Я обещала не плакать. 15 минут я держалась, а потом разревелась.
В Нарышкино мы с детьми приехали 17 июля. Никто не ухаживал за садом с мая: бабушка с переломанным бедром еле передвигается по дому. Один раз только сосед скосил траву перед домом. Но все цветники заросли растениями с меня высотой. Дальняя часть сада, которую я так заботливо приводила в порядок весной, превратилась в густой лес из конского щавеля, мелколепестника, осотов и много чего еще, мне неизвестного. Чтобы увидеть, есть ли там кто живой, пришлось прокладывать себе путь через эти густые заросли. Почти все последующие дни ушли на то, чтобы освободить те цветы и кусты, которые посадила я, от тех, кто решил расти сам. К фотографиям я сделала подписи, чтобы было понятно, где розарий, а где лужайка - кроме моих слов и поручительств ничто не подсказало бы, что это именно они.

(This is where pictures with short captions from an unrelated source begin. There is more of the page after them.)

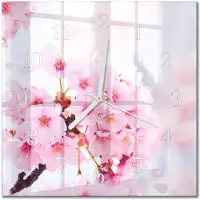 Drukarnia Piga Tulup Glasuhr Wanduhr Küchenuhr Echt-Glas 30x30 cm Modern Dekorativ Geräuschlos Weiße Zeiger - Blumen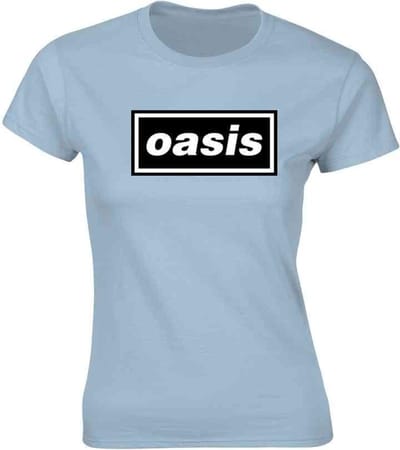 Oasis - Decca Logo Dames T-shirt - L - Blauw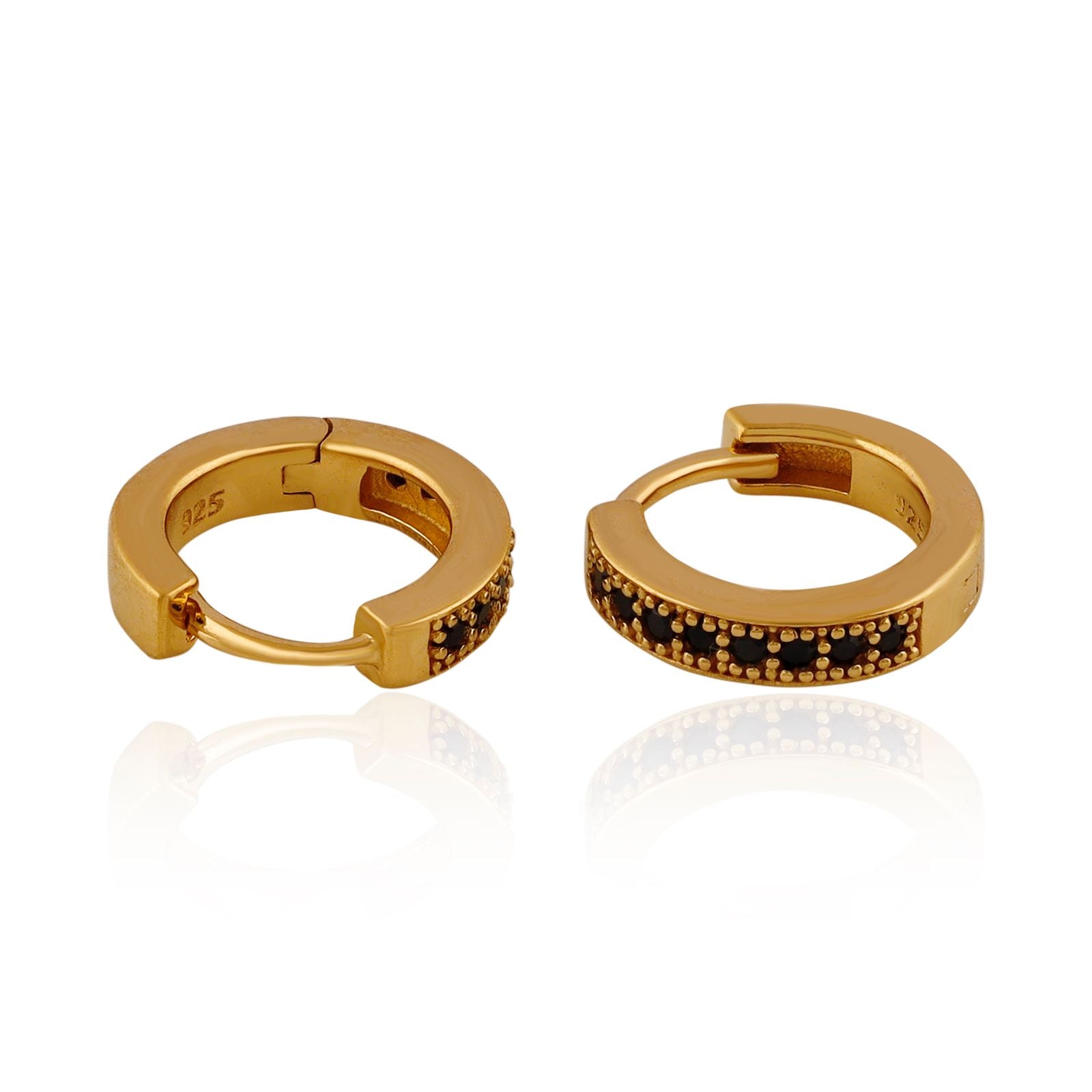 Palm Beach Black Spinel Huggie Earrings - Gold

Но я утерла слезы. Сосед скосил траву. И дальше началось долгое, приятное.
Я очень люблю работать в саду. У меня есть секрет. На самом деле, для меня это способ остаться наедине с книгами и делать многое прочее. Я слушаю аудиокниги, погружаюсь в них полностью и сама не замечаю, как постепенно открываются виды. Пальцы мои, правда, замечают. Уже почти неделю я снова дома, а руки по утрам все еще болят и немеют.
Каникулы были особенно книжные. И теперь у меня в разных местах сада разные книжные события. Особенно много их зарыто в будущую клеверную лужайку. Вот тут, например, была книга "Волчье время" про немцев в 1945 - 1955. И корни пырея - это возвращенцы, издевающиеся над женами и детьми, союзники, насилующие женщин, местные немцы, не принимающие переселенцев из южных земель и т.д. и т.п.
А вот тут "Грозовой перевал", ярость Хитклиффа обращена на корни, а смелость и решительность Кэтрин питает маленькие, только что отрезанные от усов и посаженные кустики клубники.
Соседи уже спрятали мотоблок. Но лужайка намечена, семена лежат с весны. Я копаю вручную, мысленно делю участки на квадраты 15х15 см, вынимаю ком земли, перебираю корешки, землю возвращаю обратно, корешки отправляются в огромную компостную гору. Года через 3 по моим замыслам она перегниет и превратится в рыхлый холмик для голубики. А пока дело движется очень медленно под перипетии Марии-Антуанетты в интерпретации Стефана Цвейга. На середине пути я узнаю, как жестоко предал маленький Людовик 17 мать и тетю, какие чудовищные обвинения вытянули из него обвинители. Слезы опять потоком изливаются на узкую, с трудом перепаханную полоску земли. Я жалею нас обеих: королеву Франции и меня, мне обидно за ее бессмысленно растраченную красоту, любовь и прелесть, за мои тщетные и беспомощные усилия.
Но и те участки, которые уже вроде бы освоены и которые надо просто полоть, поддерживать в приглядном виде и ждать, когда все разрастется и превратится в переделкинскую дачу - и они показывают мне не только свои молодые посадки, но и вкопанные с ними книги, события, героев. Например, страшилища, которые норовят покрыть собою можжевельник Андорра компакта и крохотный крылатый бересклет компакта, совсем не компактные. Они напоминают мне триффидов, которых я слушала в прошлом году, копая этот участок. Но на фотографии их уже нет. Я от них избавилась - но знаю, что стоило мне уехать, они снова приползли и поджидают новых жертв.
Но есть и книжки с нормальными сюжетами, там все заканчивается более-менее хорошо. Например ирландские детективы Таны Френч. Там кто-то взрослый и сильный умеет защитить подростка. Такими взрослыми и сильными побыли как раз сорняки. Они спасли розы от иссушения, они защитили мои растения, как это ни парадоксально. Почти никто пока не умер. Зимние заморзки погубили дедушкино персиковое дерево, исчез в сорняках клематис. Остальных всех я вроде бы разыскала. Уже при мне какая-то мышь перегрызла кору сирени Элинор Престон. Позже, в момент острой зимней тоски и ностальгии, я обязательно напишу о всех цветах и кустах подробнее, пока же покажу несколько фотографий.
Аудиокниги - помощники, трудяги. Я им очень благодарна. Но главной книгой этого сезона оказалась Женщина в белом. Ее я читала по-английски, с кофе или чаем с молоком, в удобном кресле. Медленно и иногда даже вслух. Периодически отрываясь и глядя на розы. Эта книга была нормальная, живая, со страничками и моим собственным темпом, моими внутренними интонациями. И она тоже осталась в саду. И позже я смогу кое-где расслышать шуршание белого шелка, распознать сумрачные тени и всполохи. Сад все больше наполняется смыслом и моей жизнью.